Is this the same as injecting HGH?

No. This stack stimulates your pituitary to produce and release your own GH — it does not introduce exogenous growth hormone. The resulting GH pulses are physiologically patterned and pulsatile, a significant advantage over exogenous HGH. This stack is also considerably less expensive than pharmaceutical HGH.

Conclusion

The ipamorelin + CJC-1295 no-DAC stack represents one of the most pharmacologically coherent peptide combinations for GH optimization. By targeting two independent receptor pathways that converge on pituitary GH release — GHRH receptors via CJC-1295 and GHS-R1a receptors via ipamorelin — the stack produces amplified, pulsatile, selective GH secretion without cortisol co-elevation or hormonal disruption.

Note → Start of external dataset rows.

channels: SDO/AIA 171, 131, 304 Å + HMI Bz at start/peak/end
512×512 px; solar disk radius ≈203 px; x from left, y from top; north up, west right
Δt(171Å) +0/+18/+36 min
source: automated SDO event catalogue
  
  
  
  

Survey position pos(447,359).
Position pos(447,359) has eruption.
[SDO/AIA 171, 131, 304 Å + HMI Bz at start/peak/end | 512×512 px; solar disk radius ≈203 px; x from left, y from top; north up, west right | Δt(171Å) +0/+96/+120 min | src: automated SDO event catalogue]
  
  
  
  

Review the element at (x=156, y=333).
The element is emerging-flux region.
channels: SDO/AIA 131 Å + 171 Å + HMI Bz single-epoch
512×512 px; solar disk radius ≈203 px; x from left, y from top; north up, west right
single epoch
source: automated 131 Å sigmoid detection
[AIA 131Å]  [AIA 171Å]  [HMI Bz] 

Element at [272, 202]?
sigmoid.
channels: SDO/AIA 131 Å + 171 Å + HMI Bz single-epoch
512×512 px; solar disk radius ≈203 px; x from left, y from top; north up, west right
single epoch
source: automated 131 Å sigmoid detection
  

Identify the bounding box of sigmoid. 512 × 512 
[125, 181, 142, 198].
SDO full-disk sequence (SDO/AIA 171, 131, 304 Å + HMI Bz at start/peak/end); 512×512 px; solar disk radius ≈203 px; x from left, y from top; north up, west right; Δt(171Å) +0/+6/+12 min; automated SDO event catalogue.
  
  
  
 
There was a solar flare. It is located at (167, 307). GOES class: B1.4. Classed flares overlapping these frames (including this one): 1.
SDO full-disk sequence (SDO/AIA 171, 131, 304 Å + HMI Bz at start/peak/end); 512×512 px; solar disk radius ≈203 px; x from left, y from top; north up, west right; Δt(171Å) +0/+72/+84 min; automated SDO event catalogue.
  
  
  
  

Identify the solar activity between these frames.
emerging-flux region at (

The clinical evidence supporting the individual compounds is solid, particularly the human trial data for CJC-1295 and the extraordinary selectivity data for ipamorelin documented in peer-reviewed research. The regulatory landscape is complex and currently unfavorable for compounded preparations in the US, but the underlying pharmacology and clinical rationale remain among the most studied in the peptide secretagogue class.

For anyone considering this stack under physician supervision, the key principles are clear: use CJC-1295 without DAC, dose at bedtime in a fasted state, titrate up gradually, monitor blood glucose and thyroid function, and cycle on/off to preserve receptor sensitivity. Done properly, this stack offers a meaningful, physiologically grounded approach to GH optimization for recovery, body composition, and healthy aging.